– First came along Darko Milicic and later but briefly Miroslav Raduljica, both of them Timberwolves teammates from Nikola Pekovic’s part of the world who shared with him a language from a country split apart.

And now arrives … Justin Hamilton?

Born near the Southern California coast and raised in Utah, the Wolves’ newly acquired center is the one current player who can converse with Pekovic some in his native language.

Hamilton’s mother was born and raised in Croatia. Like Pekovic’s native Montenegro, Croatia once was part of Yugoslavia before the country broke into separate nations when Communism collapsed across Eastern Europe in the early 1990s. A decade later she took him and his siblings back to her homeland to live for a year when he was 10, and two years ago he began his professional career by playing there — greeted by his grandfather upon his arrival.

“It was exciting, when you’re 10 everything is fun,” Hamilton said of his first year spent in the city of Zagreb. “It was real safe. My mom would let me and my sister run around the city, go on the trams. I remember everything about it.”

He remembered just enough of the language to get him by when he played there professionally for five months before his career took him to Latvia, the D League in Sioux Falls, S.D., Charlotte, Miami, New Orleans and now Minnesota in a nomadic career in which he’s still trying to make a name for himself.

After Wednesday’s loss at Phoenix, new teammate Kevin Martin called him “Jordan Hamilton,” who plays for the Los Angeles Clippers. Coach Flip Saunders appeared to call out “Jason” at him during Friday’s loss at Oklahoma City.

Hamilton remembers just enough from his childhood to communicate with Pekovic in languages that are similar but with different dialects.

“It’s like having a different accent almost,” Hamilton said. “I’ve spoken a little with him, but when I don’t want to think, I speak English.”

Hamilton, 24, has played just three games so far with the Wolves — his first NBA action in nearly a month — but already seems to have won Saunders’ confidence.
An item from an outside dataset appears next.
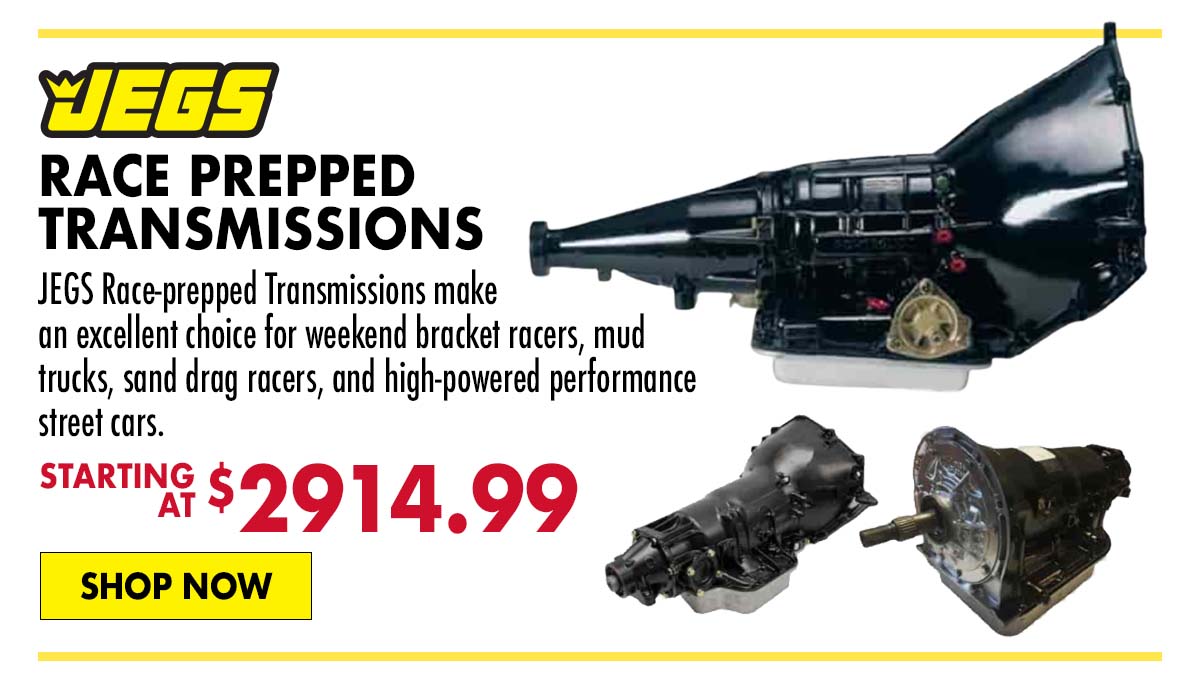 JEGS Race Prepped Transmissions - Starting at $2,914.99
That’s partly because Pekovic and Kevin Garnett in essence have missed the past two games, and Saunders needed another healthy big body up front. It’s also partly because Hamilton has produced, following up a 28-minute, 15-point, three-rebound game Wednesday with a 34-minute, 17-point, 10-rebound double-double Friday.

Wednesday’s 15 points were a career high that he matched Friday against the Thunder. His 34 minutes played Friday were a career high as well.

Saunders has followed Hamilton’s career since friend Fred Hoiberg tried unsuccessfully to get Hamilton to stay at Iowa State shortly after Hoiberg was hired as coach there. Feeling he needed a fresh start even though he says now he liked Hoiberg, Hamilton transferred for his final collegiate season to LSU. Active, mobile and skilled, he attracted Saunders’ attention by playing summers at a somewhat secretive Las Vegas camp run by longtime NBA assistant coach Tim Grgurich.

“He knows how to play,” Saunders said. “Sometimes you need to put some guys in there who won’t screw it up for somebody else. Sometimes you just need a guy you can put in there. He’s a 7-foot Robbie Hummel. He’s going to go in there, know every coverage and what he needs to do. If he gets beat, it won’t be because he made a mental mistake.”

Saunders praised Hamilton’s ability to defend pick-and-roll plays, shooting range, court sense and an ability at 7 feet to run like he was Hummel’s 6-9, all of that these past three games with just one practice behind him.

“He can really run the floor,” said Pekovic, whose running and playing have been curtailed again by painful ankle bursitis. “Makes me jealous.”

Hamilton is back to good health after undergoing a September procedure that corrected a common abnormal heart rhythm.

Now he just needs to learn his new team and new teammates, both on the court with his play and perhaps off the court in snippets of conversation with Pekovic in a mysterious language behind the coach’s back.

“I haven’t heard them yet,” Saunders said. “I hear enough from Pek on the bus. I don’t need to hear anybody else. Pek talks loud enough for three people. That’s enough for me.”